Иным путем — страница 35 из 57

– Мы недавно заключили союз с Российской империи, – сказал кайзер, – и теперь имеем приятную возможность убедиться, что это было сделано вовремя. С нашим верным союзником мы теперь не боимся никого в этом мире.

Кайзер воодушевился и продолжал обрушивать громы и молнии на головы британцев, посмевших напасть на корабли германского флота и попытавшихся завладеть собственностью империи.

– Мы не позволим этим потомкам пиратов, которые построили свою колониальную державу путем грабежа и захвата, – заявил кайзер, – безнаказанно отбирать земли, на которые ступила нога германского солдата и купца. Пусть они и не рассчитывают на то, что под угрозой использования своего огромного флота им удастся запугать нас. Если надо, на германских заводах и верфях будут построены новые могучие военные корабли, которые сотрут в порошок дутое величие Британии. К тому же недавнее сражение у берегов Формозы показало, что «непобедимый флот Англии» не такой уж непобедимый. Потопленные корабли и захваченные в плен военнослужащие этой страны – лучшее тому подтверждение. Если Британия и дальше будет проявлять неуважение к Фатерлянду, то вполне возможно, что нашим бравым гренадерам придется отправиться на берега Темзы и показать зарвавшимся правителям Англии – на кого они дерзнули поднять меч.

– Господа, – сказа кайзер, – для строительства могучего флота Германии будут нужны дополнительные расходы. Но миллионы марок, ассигнованных на новую судостроительную программу, не уйдут в никуда. Они вернутся в нашу экономику в виде заказов немецким заводам и фабрикам. Они пойдут на развитие наших заводов и верфей, на расширение нашей промышленности и на зарплату немецким инженерам и рабочим. Это позволит уменьшить безработицу и увеличит зарплату тем, кто будет работать на постройке новых кораблей для Германии. Сейчас я прошу присутствующего здесь адмирала фон Тирпица коротко, не раскрывая военных секретов, рассказать о наших новых планах по развитию флота. Большому германскому флоту быть. Хох!

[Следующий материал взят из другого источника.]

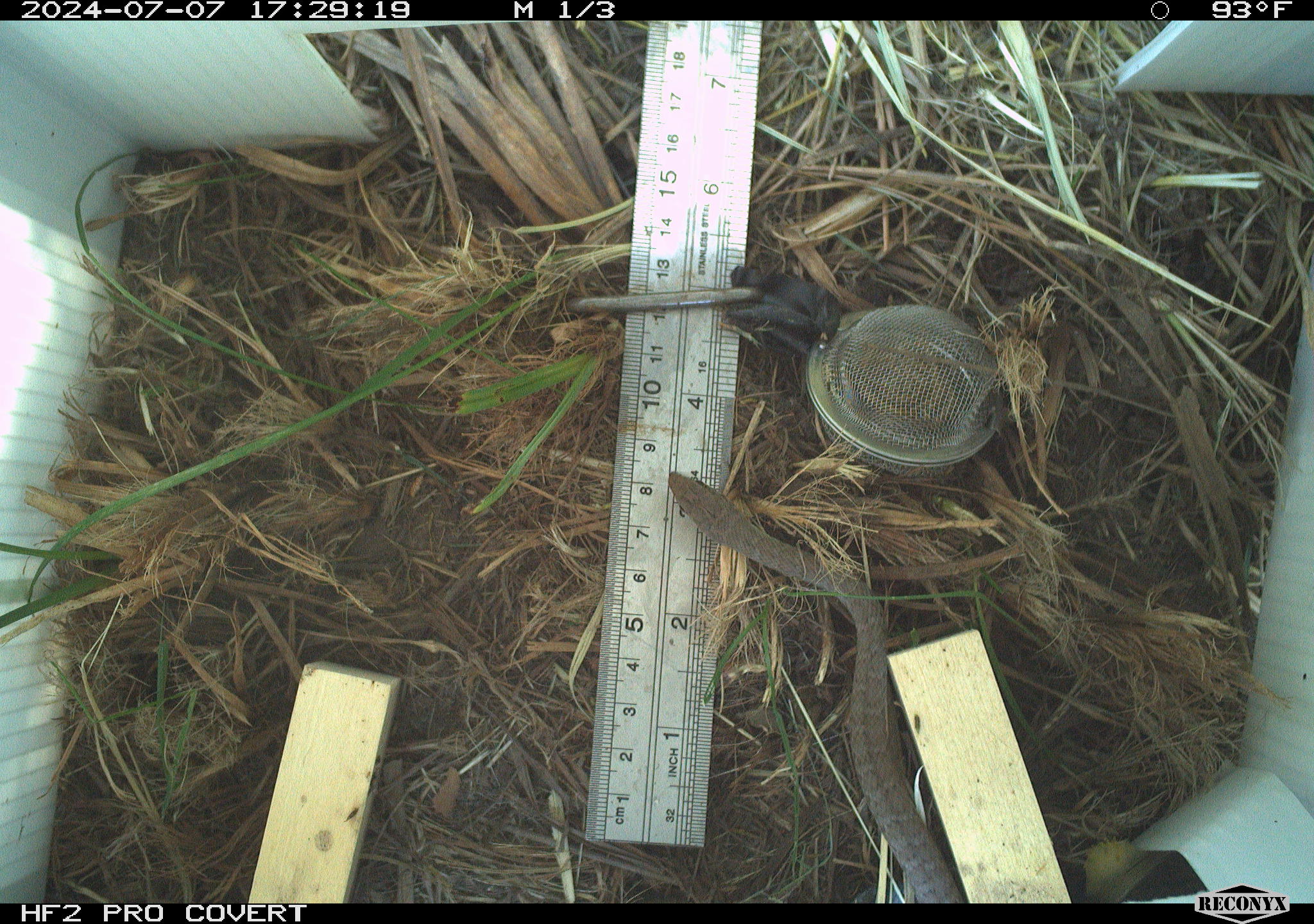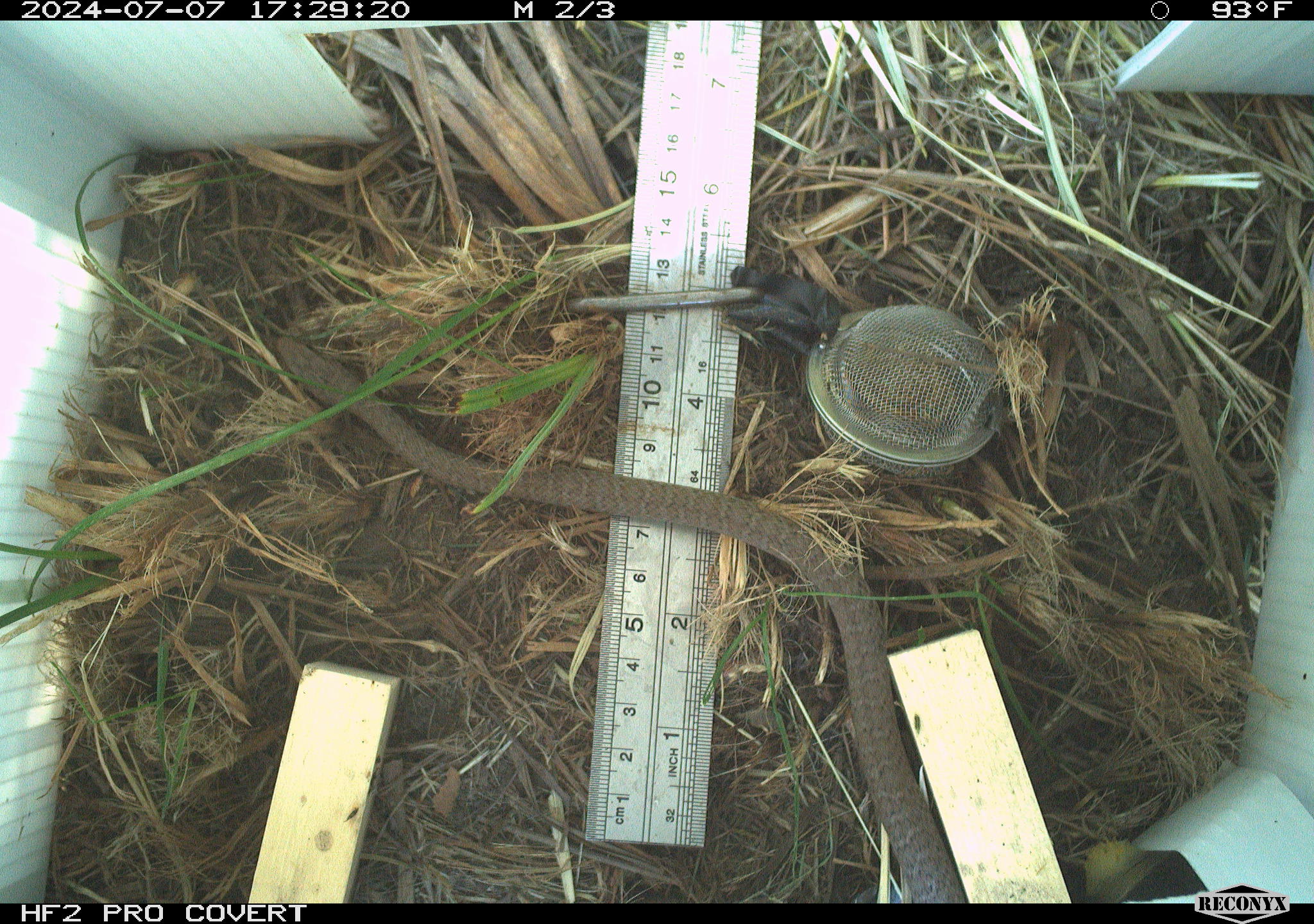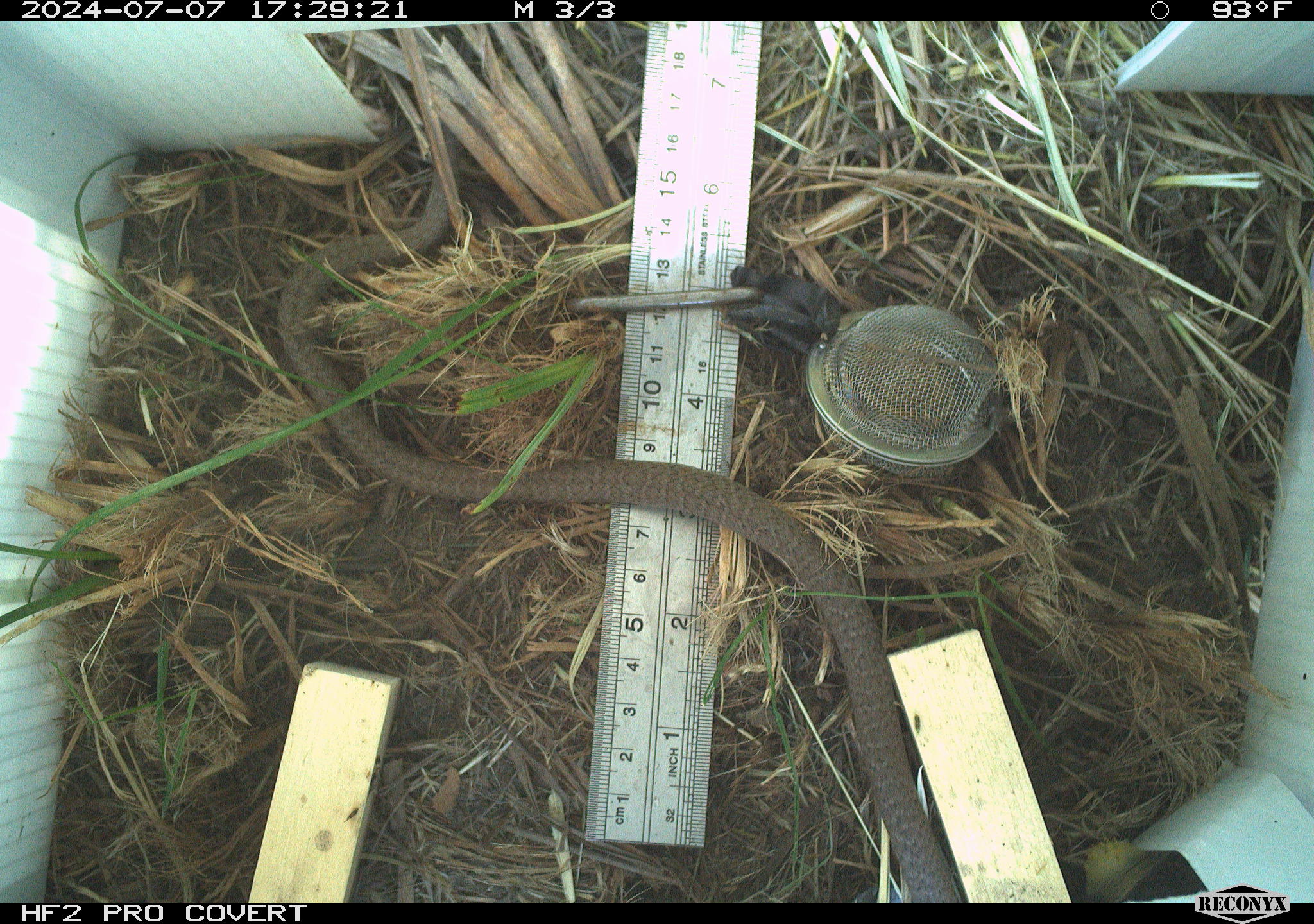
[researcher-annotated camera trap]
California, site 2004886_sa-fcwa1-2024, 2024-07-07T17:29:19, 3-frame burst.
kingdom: Animalia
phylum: Chordata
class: Reptilia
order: Squamata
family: Colubridae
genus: Coluber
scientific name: Coluber constrictor mormon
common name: western yellow-bellied racer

Сказав это, кайзер Вильгельм отступил в сторону, освобождая мне место. Я вздохнул и направился к трибуне…


27 (14) апреля 1904 года, вечер.

Санкт-Петербург, «Новая Голландия». Главное Управление государственной безопасности


Присутствуют:

император Всероссийский Михаил II;

генерал-губернатор Финляндии Бобриков Николай Иванович;

глава ГУГБ капитан Тамбовцев Александр Васильевич;

полковник СВР Антонова Нина Викторовна


За большим круглым столом сидели четверо. Одним из них был владыка одной шестой части мира, человек, отчаянно не желавший трона, но после смерти брата поклявшийся, что будет исполнять обязанности императора в самом лучшем виде. Еще один был 65-летним генералом от инфантерии, старым служакой, честно выполнявшим приказ покойного императора – привести законодательство Великого княжества Финляндского в соответствие с законами Российской империи, частью которой Финляндия была вот уже почти сто лет. Двое других хоть и были уроженцами города на Неве, но пришли сюда издалека. Не из других земель, но из других времен.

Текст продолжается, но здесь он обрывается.